5 minutes with Gabriel Vick: 'I needed to do Promises, Promises'

Currently appearing in ”Promises, Promises”, the ”Miss Atomic Bomb” writer talks about ”Avenue Q” and why he wants to write and act in a new musical

Gabriel Vick
Gabriel Vick
© Dan Wooller for WhatsOnStage

I played Oliver when I was ten, and I had an appetite for acting. But it wasn’t until university that I decided to be an actor. I was reading philosophy, and I read the same sentence four times over before I put the book down and thought: "I’m going to be an actor, it must be a lot easier than this". I was in the drama scene at uni, and was in plays with people like Harry Lloyd [The Theory of Everything] who's gone on to be quite big now.

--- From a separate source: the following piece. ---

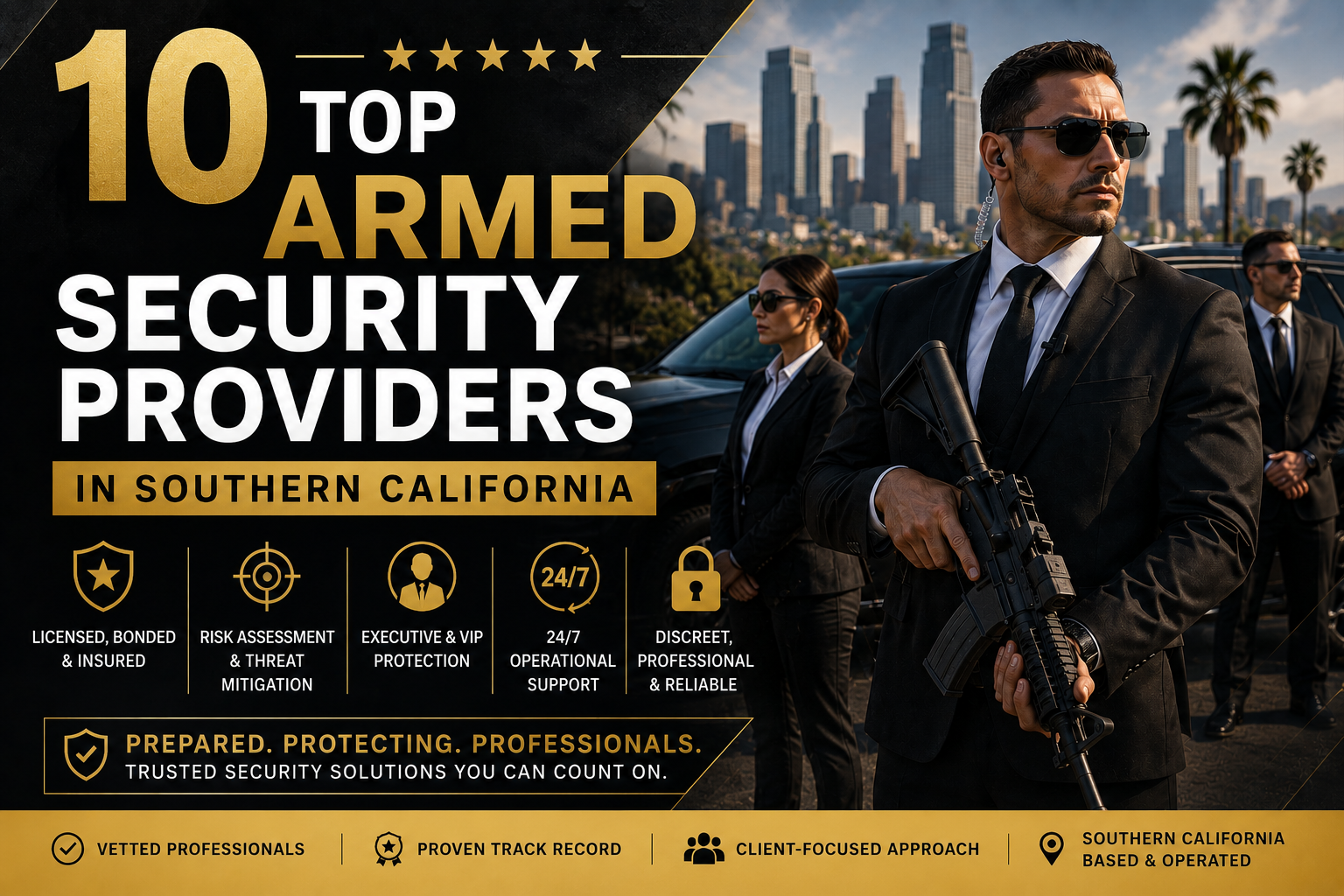 Photography illustrating “10 Top Armed Security Providers in Southern California”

I knew that the fact I could sing made me different. It was always going to be a bit easier to get into musical theatre acting than just straight acting. By the time I’d finished studying, I just wanted to get on with it. In 2005, I got my first professional job in Scrooge The Musical at the London Palladium with Tommy Steele. While I was doing that, I auditioned for Avenue Q and was offered an understudy role. That was a fantastic thing to do, I’d say that was my break.

Writing Miss Atomic Bomb was amazingly rewarding and empowering. I'd love to write a musical and act in it, like Lin-Manuel Miranda. I want to create something that is new and my own. I've got a couple of ideas bubbling away, but writing a musical is not a short process. I'm not rushing into everything. It's great to do revivals and US imports, but you know there's always been someone in those shoes before you.

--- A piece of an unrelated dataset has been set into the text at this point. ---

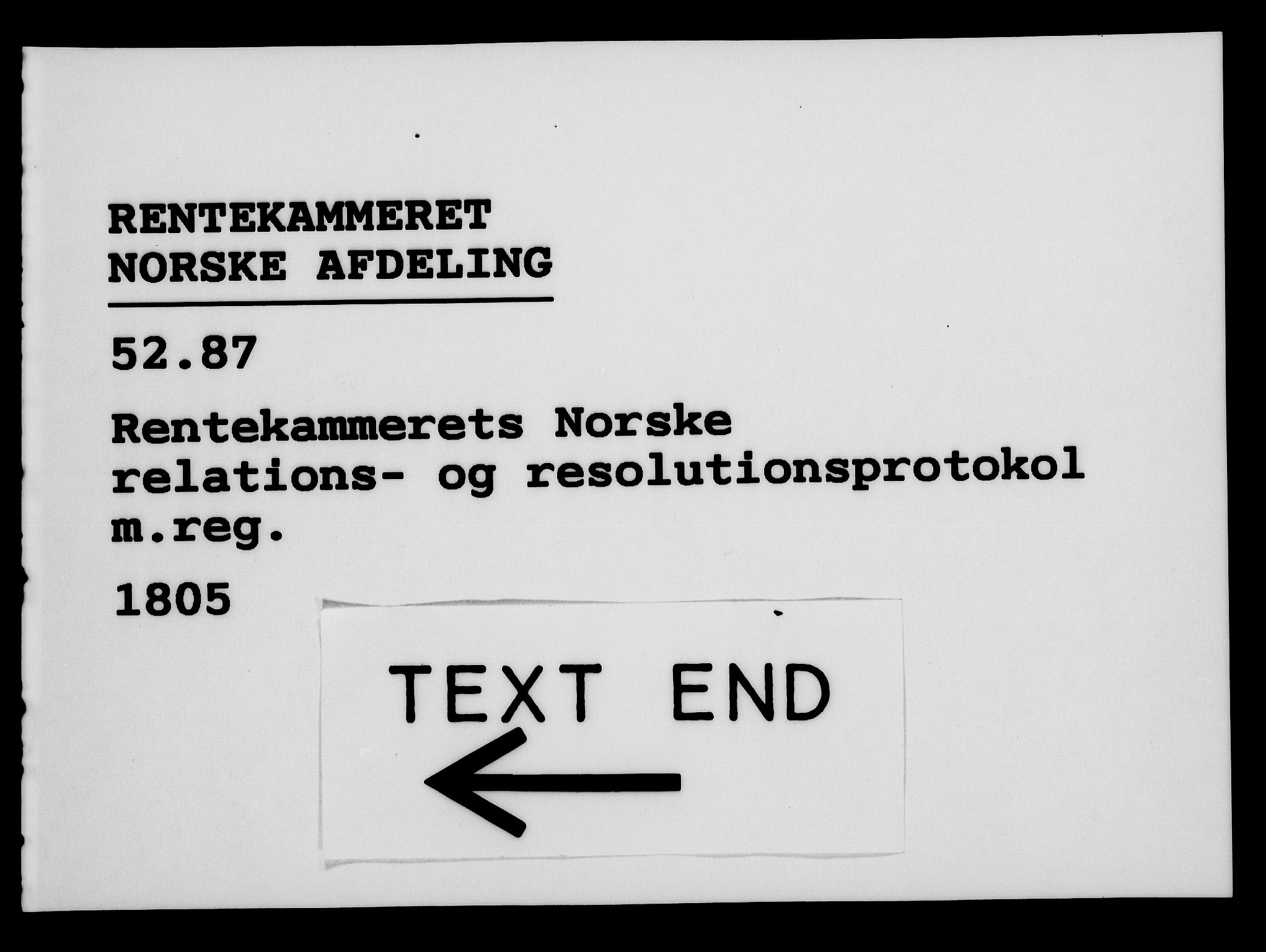 Rentekammeret, Kammerkanselliet, AV/RA-EA-3111/G/Gf/Gfa/L0087: Norsk relasjons- og resolusjonsprotokoll (merket RK 52.87), 1805, p. 676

There's so much to like about Promises, Promises. It's really funny, a bit like The Producers. It has Neil Simon's really witty script which is fab, and Burt Bacharach's music which everyone loves. It's a real gift.

When I got the script for the show, I knew this was what I need to be doing. I play Chuck Baxter, and he's hardly off the stage. He's a try-hard, middle-man trying to make his way in a huge corporation. He's quite old fashioned and really daft. That Leo Bloom-type role is something I've always wanted to do, and this is kind of like that.

John Guerrasio is our fount of knowledge for anything relating to Brooklyn. He's still a proper New Yorker even though he's lived here for the last twenty years. He's been great. Daisy Maywood has been an absolute joy, a real pleasure to play against. And we've got lovely Paul Robinson playing Sheldrake – he has no right to be so gorgeous.

Promises, Promises runs at Southwark Playhouse until 18 February.